Surely it's always "more beneficial" for a drug addict to be treated and cured rather than prosecuted and sent to prison.
The problem that's almost certain to arise is the adequacy of treatment centres and trained medical staff to deliver the benefits. The government has put aside $16.6 million for increased community addiction services - getting them up and running, and operating efficiently, is going to be a challenge.
At Monday's post-cabinet press conference and during question time in Parliament this week, the circumstances surrounding a single public servant took up as much time as anything else.
Stephen Barclay is the head of KiwiBuild, the government's flagship programme to build 100,000 affordable houses in 10 years.
He hasn't been at work for about six weeks, although not even the length of time he's been away can be confirmed because of ministerial reluctance to reveal anything about what is going on.
Phil Twyford, the minister in charge of KiwiBuild, says he was briefed at the end of October but his officials deliberately withheld details because it was an internal matter, an employment dispute of some sort.
It must be a really serious one but not even Judith Collins, National's housing spokeswoman, has been able to find out what is happening - and she's usually very good at that.

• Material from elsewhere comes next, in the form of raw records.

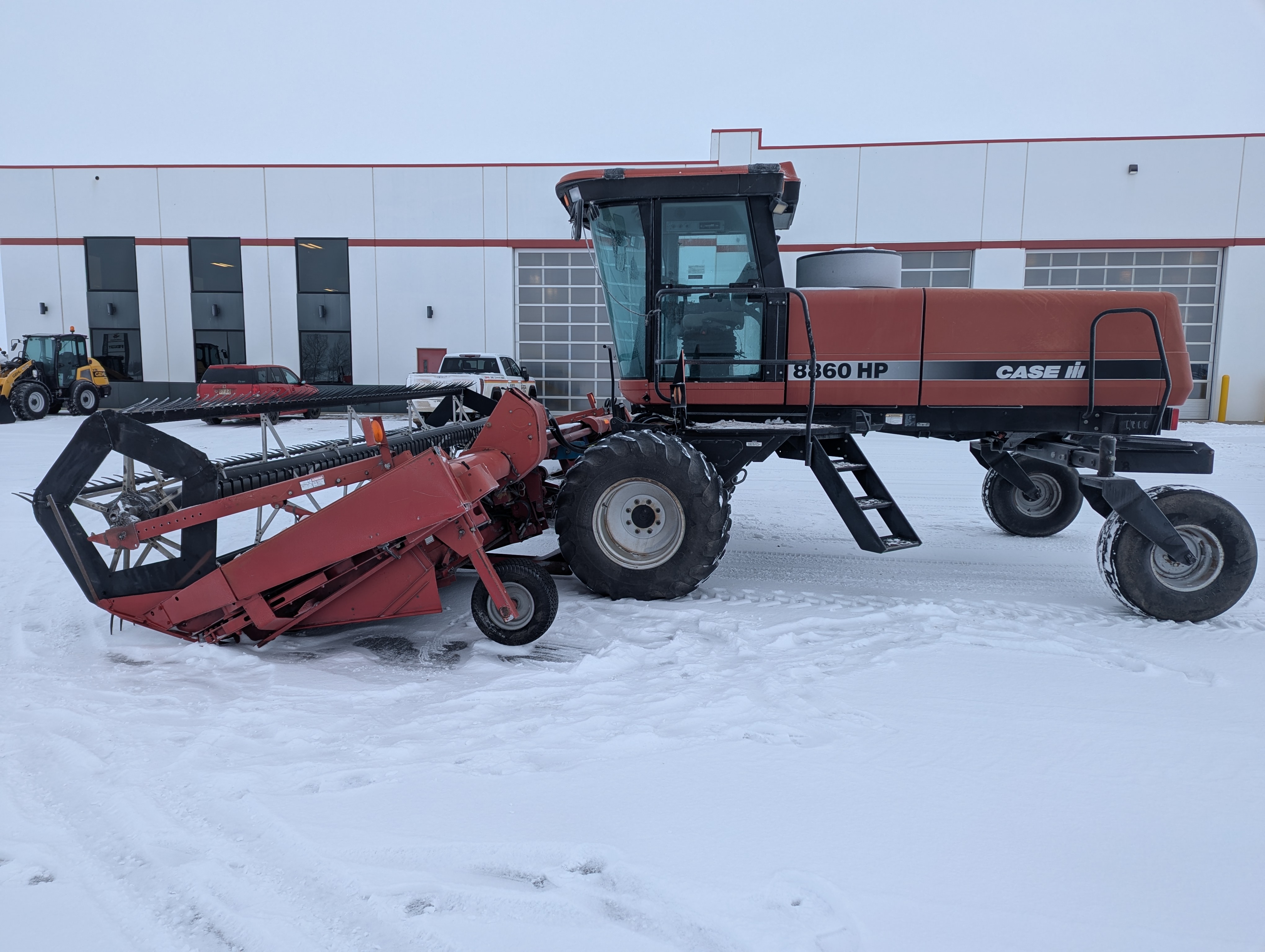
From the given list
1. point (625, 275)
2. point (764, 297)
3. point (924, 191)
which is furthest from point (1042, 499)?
point (924, 191)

Ms Collins rejects the defence that it's an internal issue: "It's a major role, we're not talking about a second-tier public servant working at a desk somewhere."
Mr Twyford admits it's "an unwelcome distraction" and it must be infuriating for him to have to say, again and again, that he can't reveal why his huge and ambitious programme is lacking its leader.
And the longer this goes on, the more opportunity National has to suggest KiwiBuild is such a shambles that the man supposed to be running it has given up.
Mr Twyford says Mr Barclay's absence has nothing to do with the programme or its implementation.
This surely can't go on for much longer.
*Peter Wilson is a life member of Parliament's press gallery, 22 years as NZPA's political editor and seven as parliamentary bureau chief for NZ Newswire.